- **DOCUMENT PASSAGE**
________
Details

    • Type: Task Task
    • Status: Closed
    • Priority: Major Major
    • Resolution: Fixed
    • Fix Version/s: 10.0.4
    • Labels:
      None
    • Global Rank:
      26

      Description

      Global transaction ID

      The purpose of Global transaction ID (GTID) is to make slave position
      independent of internal details of master's binlog (file name, file
      offset). This allows a simpler switch of a slave to a new master, as the
      current slave position is valid on the new master as well as the old.

      The GTID is some kind of a tag, that is attached to every transaction. The
      point is — it must be globally unique, it must go into the binary log together
      with the transaction itself, it must be replicated to slaves, and it must be
      preserved when a transaction is applied on the slave. That is no matter how
      many slaves the transaction was replicated through (in a complex replication
      graph), on every slave and in all binary logs on slaves the transaction should
      have the same GTID.

      As part of this task, we will also make the slave replication state crash safe
      (can be recovered after a crash in a transactionally safe way).

      Gtid_log_event

      A global trasaction id is a pair (server_id, seq_no). The server_id already exists
      to identify events originating at different servers. The seq_no is new, it is
      a 64-bit unsigned integer that increases monotonically (not necessarily
      without holes) at each commit on the master.
________
- **PROVIDED DATA**
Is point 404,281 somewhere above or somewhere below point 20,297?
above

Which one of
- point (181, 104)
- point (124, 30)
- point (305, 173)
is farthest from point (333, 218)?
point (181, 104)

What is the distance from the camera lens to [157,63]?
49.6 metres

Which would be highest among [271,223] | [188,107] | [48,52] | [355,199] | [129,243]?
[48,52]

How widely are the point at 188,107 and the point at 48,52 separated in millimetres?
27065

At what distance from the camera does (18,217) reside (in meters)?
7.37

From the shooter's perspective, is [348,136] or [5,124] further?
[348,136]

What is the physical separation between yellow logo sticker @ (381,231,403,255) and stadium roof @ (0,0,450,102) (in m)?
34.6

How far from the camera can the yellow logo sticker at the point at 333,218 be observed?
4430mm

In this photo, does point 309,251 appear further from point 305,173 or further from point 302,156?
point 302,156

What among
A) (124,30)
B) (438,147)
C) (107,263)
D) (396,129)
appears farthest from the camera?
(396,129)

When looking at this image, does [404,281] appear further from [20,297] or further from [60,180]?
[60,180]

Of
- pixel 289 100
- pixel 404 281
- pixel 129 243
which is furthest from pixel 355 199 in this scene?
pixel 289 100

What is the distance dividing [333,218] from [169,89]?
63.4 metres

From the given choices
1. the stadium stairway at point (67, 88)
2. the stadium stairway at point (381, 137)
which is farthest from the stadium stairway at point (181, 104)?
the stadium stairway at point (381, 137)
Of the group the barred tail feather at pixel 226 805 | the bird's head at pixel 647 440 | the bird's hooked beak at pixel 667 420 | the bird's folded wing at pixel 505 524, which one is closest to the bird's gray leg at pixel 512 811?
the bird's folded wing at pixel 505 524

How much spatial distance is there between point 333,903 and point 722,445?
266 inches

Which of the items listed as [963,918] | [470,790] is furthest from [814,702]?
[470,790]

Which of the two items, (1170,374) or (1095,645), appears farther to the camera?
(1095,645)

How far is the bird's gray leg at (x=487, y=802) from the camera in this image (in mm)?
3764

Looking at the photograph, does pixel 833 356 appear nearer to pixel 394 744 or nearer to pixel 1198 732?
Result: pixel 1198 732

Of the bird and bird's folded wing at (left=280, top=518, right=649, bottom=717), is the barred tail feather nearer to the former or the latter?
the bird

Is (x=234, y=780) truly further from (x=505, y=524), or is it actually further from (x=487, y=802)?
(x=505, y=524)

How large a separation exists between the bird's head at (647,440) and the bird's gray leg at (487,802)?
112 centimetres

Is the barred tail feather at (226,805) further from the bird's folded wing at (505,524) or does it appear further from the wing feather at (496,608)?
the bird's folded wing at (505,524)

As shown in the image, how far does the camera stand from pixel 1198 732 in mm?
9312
________
- **TASK INSTRUCTIONS**
Please translate this sentence from the global transaction ID description into Spanish: "This allows a simpler switch of a slave to a new master, as the current slave position is valid on the new master as well as the old."

- **SOLUTION TO THIS TASK**
Esto permite un cambio más sencillo de un esclavo a un nuevo maestro, ya que la posición actual del esclavo es válida tanto en el nuevo maestro como en el antiguo.